THE PROBLEM ▸ Copy out every one of the rows below word for word, leaving out the pictures.

(Image-based data for spatial reasoning)
-*-*-

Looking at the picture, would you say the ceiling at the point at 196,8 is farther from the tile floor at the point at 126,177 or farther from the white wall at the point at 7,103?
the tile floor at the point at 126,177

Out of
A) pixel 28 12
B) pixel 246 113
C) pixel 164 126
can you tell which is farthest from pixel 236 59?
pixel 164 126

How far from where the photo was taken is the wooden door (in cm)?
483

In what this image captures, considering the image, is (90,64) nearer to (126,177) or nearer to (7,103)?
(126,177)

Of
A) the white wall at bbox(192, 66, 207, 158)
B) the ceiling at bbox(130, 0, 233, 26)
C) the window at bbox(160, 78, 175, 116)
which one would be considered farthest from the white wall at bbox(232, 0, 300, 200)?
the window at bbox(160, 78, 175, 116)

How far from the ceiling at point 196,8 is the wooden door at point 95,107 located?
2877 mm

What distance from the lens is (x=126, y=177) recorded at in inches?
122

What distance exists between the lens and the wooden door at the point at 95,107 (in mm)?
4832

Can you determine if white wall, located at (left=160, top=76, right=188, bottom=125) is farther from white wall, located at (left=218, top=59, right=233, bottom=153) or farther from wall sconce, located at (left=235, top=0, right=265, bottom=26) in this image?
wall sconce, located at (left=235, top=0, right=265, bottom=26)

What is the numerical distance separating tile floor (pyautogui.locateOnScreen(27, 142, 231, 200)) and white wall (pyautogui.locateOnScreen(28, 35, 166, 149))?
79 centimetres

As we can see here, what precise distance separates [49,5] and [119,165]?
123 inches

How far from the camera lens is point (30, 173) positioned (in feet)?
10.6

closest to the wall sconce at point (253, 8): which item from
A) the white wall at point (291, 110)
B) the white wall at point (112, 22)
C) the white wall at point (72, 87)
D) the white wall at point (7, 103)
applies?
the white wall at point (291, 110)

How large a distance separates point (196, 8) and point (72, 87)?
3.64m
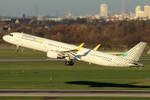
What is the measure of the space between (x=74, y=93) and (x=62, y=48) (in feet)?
75.6

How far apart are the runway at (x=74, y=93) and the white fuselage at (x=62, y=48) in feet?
63.4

-*-*-

WRITTEN SOLUTION ▸
Looking at the picture, would you say the ceiling at the point at 196,8 is farther from the tile floor at the point at 126,177 or farther from the white wall at the point at 7,103?
the tile floor at the point at 126,177

Out of
A) pixel 28 12
B) pixel 246 113
C) pixel 164 126
can you tell which is farthest from pixel 236 59?
pixel 164 126

How far from where the photo was taken is the wooden door (in cm)?
483

In what this image captures, considering the image, is (90,64) nearer to (126,177) or nearer to (7,103)?
(126,177)

Of
A) the white wall at bbox(192, 66, 207, 158)
B) the ceiling at bbox(130, 0, 233, 26)
C) the window at bbox(160, 78, 175, 116)
which one would be considered farthest from the white wall at bbox(232, 0, 300, 200)?
the window at bbox(160, 78, 175, 116)

How far from the ceiling at point 196,8 is the wooden door at point 95,107 located?
2877 mm

What distance from the lens is (x=126, y=177) recorded at in inches?
122

What distance exists between the lens and the wooden door at the point at 95,107 (in mm)?
4832

Can you determine if white wall, located at (left=160, top=76, right=188, bottom=125) is farther from white wall, located at (left=218, top=59, right=233, bottom=153) or farther from wall sconce, located at (left=235, top=0, right=265, bottom=26) in this image?
wall sconce, located at (left=235, top=0, right=265, bottom=26)

What is the numerical distance separating tile floor (pyautogui.locateOnScreen(27, 142, 231, 200)) and white wall (pyautogui.locateOnScreen(28, 35, 166, 149))?
79 centimetres

As we can see here, what precise distance separates [49,5] and [119,165]?
123 inches

How far from the camera lens is point (30, 173) positioned (in feet)?
10.6

closest to the wall sconce at point (253, 8): which item from
A) the white wall at point (291, 110)
B) the white wall at point (112, 22)
C) the white wall at point (72, 87)
D) the white wall at point (7, 103)
applies?
the white wall at point (291, 110)

How large a distance separates point (196, 8) and point (72, 87)?
3.64m
What is the measure of the space between (x=74, y=93) and (x=62, y=48) (in feet)?
75.6

How far apart are the runway at (x=74, y=93) and the white fuselage at (x=62, y=48) in feet?
63.4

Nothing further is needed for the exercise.